Des hirondelles nourrissent leurs petits aux pesticides
Au moins 47 contaminants ont été décelés par des chercheurs dans leurs nids
Des traces d’au moins 47 pesticides ont été décelées dans les nids d’hirondelles bicolores du sud du Québec par des biologistes de l’Université de Sherbrooke.
Le constat est inquiétant : les hirondelles bicolores rapportent à leur nid des insectes empreints de pesticides, révèlent les chercheurs dans un article de la revue Ecological Applications.
Près d’un échantillon examiné sur deux (46 %) contenait au moins un contaminant.
Et toutes les régions à l’étude, comptant 10 000 kilomètres de terres agricoles en Montérégie et en Estrie, sont touchées.
Même à des endroits où les produits chimiques sont peu utilisés, on en trouve des traces dans la nourriture rapportée aux oisillons sur 40 fermes du sud du Québec.
« C’est la grande surprise de notre étude ; même dans le cas des petites fermes biologiques, les oiseaux nourrissent leurs oisillons avec des insectes contaminés », mentionne Fanie Pelletier, professeure de biologie à l’Université de Sherbrooke.
Elle explique ce phénomène par le fait que les hirondelles peuvent couvrir un rayon de cinq kilomètres autour de leur nid, ce qui les amène à chasser des insectes bien au-delà des pâturages et champs « bio ».
SIX ANS D’ÉTUDES
Pendant six ans, l’équipe de recherche a prélevé des échantillons dans 400 nichoirs aménagés dans des fermes privées de la plaine du Saint-Laurent durant la période de nidification, en avril et mai.
Grâce à de petites portes aménagées sur le côté, les chercheurs pouvaient recueillir des amoncellements d’insectes rapportés par les parents et que les oisillons n’avaient pas avalés.

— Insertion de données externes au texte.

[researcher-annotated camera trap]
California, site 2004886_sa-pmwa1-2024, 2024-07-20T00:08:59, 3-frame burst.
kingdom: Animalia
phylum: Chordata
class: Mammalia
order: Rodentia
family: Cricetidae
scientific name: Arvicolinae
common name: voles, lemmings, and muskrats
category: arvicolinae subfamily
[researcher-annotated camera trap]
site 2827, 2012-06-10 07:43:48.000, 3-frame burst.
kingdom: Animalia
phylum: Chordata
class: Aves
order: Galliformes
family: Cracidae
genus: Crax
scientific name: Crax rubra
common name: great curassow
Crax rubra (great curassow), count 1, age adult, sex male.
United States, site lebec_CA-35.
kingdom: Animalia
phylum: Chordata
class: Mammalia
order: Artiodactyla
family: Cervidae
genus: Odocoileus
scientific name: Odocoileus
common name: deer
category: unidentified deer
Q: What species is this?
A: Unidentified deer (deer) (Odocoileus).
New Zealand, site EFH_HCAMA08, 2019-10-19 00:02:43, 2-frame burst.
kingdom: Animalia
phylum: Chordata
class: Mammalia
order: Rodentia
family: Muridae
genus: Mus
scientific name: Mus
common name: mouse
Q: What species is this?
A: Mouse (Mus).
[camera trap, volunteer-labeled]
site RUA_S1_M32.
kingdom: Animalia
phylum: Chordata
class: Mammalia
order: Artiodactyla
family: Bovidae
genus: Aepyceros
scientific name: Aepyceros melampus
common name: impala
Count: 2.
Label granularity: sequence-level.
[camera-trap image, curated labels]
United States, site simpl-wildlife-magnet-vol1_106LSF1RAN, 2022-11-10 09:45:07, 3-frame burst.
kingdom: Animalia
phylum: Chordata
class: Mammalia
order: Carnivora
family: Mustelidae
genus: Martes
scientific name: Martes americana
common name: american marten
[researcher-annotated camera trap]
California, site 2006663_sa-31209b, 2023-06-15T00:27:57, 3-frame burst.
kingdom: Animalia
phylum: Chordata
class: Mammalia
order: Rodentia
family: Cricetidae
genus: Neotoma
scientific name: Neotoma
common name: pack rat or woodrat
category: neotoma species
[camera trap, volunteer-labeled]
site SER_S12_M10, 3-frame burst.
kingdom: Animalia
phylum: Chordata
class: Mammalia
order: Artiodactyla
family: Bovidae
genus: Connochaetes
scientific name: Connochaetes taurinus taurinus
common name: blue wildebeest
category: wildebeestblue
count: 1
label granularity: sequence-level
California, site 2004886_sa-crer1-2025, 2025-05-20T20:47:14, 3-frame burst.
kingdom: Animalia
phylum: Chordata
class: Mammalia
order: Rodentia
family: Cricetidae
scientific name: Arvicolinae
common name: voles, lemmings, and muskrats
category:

C’est l’analyse de ces boules d’insectes de la grosseur d’un petit pois qui a permis d’identifier la présence de pesticides.
« Toutes les fermes étaient touchées, mais la concentration de pesticides était supérieure dans les exploitations industrielles », explique le chimiste Jean-Philippe Bellenger, qui a supervisé le travail d’analyse des composés avec un collègue.
L’atrazine – un puissant herbicide – et les néonicotinoïdes – une famille d’insecticide surnommée « tueurs d’abeilles » – étaient parmi les produits identifiés.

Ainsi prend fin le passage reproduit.